Ausgangstext
Das wäre jetzt fein: in die Glaskugel schauen können

 

Als Chefin oder Chef heißt es nun, Ruhe auszustrahlen, in Digitalisierung zu investieren, Vertrauen in Homeoffice-Mitarbeiter zu setzen, neue Lieferanten zu suchen, neue Absatzmärkte zu erschließen, Mitarbeiter*innen zu schulen, … alles das, was man bislang aufgeschoben hatte, wird nun dringender denn je. Und je mehr man sich bisher auf den Lorbeeren ausgeruht hatte, desto schneller rächt sich nun eine Unternehmenspolitik, die das Halten den Status Quo zum Ziel hatte. Für einen Ausweg sollten Entscheider nun „eierlegende Wollmilchsäue“, sprich Alleskönner sein, die am besten auch eine zuverlässige Glaskugel beisitzen, mit der sie das Kommende vorzeitig sehen. So müssten sie gleichzeitig in allen Unternehmensbereichen strategisch und operativ agieren. Viele sehnen sich nach dem großen Plan, der sie aus der Krise führt, doch können sie nur „auf Sicht fahren“ – der Nebel der Unwägbarkeiten ist zu dicht, Prognosen schwierig.

Aufgabe
Schreiben Sie den Ausgangstext zur Unternehmensführung in unsicheren Zeiten vollständig und ohne jede Änderung ab.

Daten
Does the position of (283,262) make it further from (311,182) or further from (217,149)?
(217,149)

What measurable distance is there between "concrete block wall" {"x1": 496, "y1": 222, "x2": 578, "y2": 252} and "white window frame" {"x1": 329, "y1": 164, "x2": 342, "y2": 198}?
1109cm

Lösung
Das wäre jetzt fein: in die Glaskugel schauen können

 

Als Chefin oder Chef heißt es nun, Ruhe auszustrahlen, in Digitalisierung zu investieren, Vertrauen in Homeoffice-Mitarbeiter zu setzen, neue Lieferanten zu suchen, neue Absatzmärkte zu erschließen, Mitarbeiter*innen zu schulen, … alles das, was man bislang aufgeschoben hatte, wird nun dringender denn je. Und je mehr man sich bisher auf den Lorbeeren ausgeruht hatte, desto schneller rächt sich nun eine Unternehmenspolitik, die das Halten den Status Quo zum Ziel hatte. Für einen Ausweg sollten Entscheider nun „eierlegende Wollmilchsäue“, sprich Alleskönner sein, die am besten auch eine zuverlässige Glaskugel beisitzen, mit der sie das Kommende vorzeitig sehen. So müssten sie gleichzeitig in allen Unternehmensbereichen strategisch und operativ agieren. Viele sehnen sich nach dem großen Plan, der sie aus der Krise führt, doch können sie nur „auf Sicht fahren“ – der Nebel der Unwägbarkeiten ist zu dicht, Prognosen schwierig.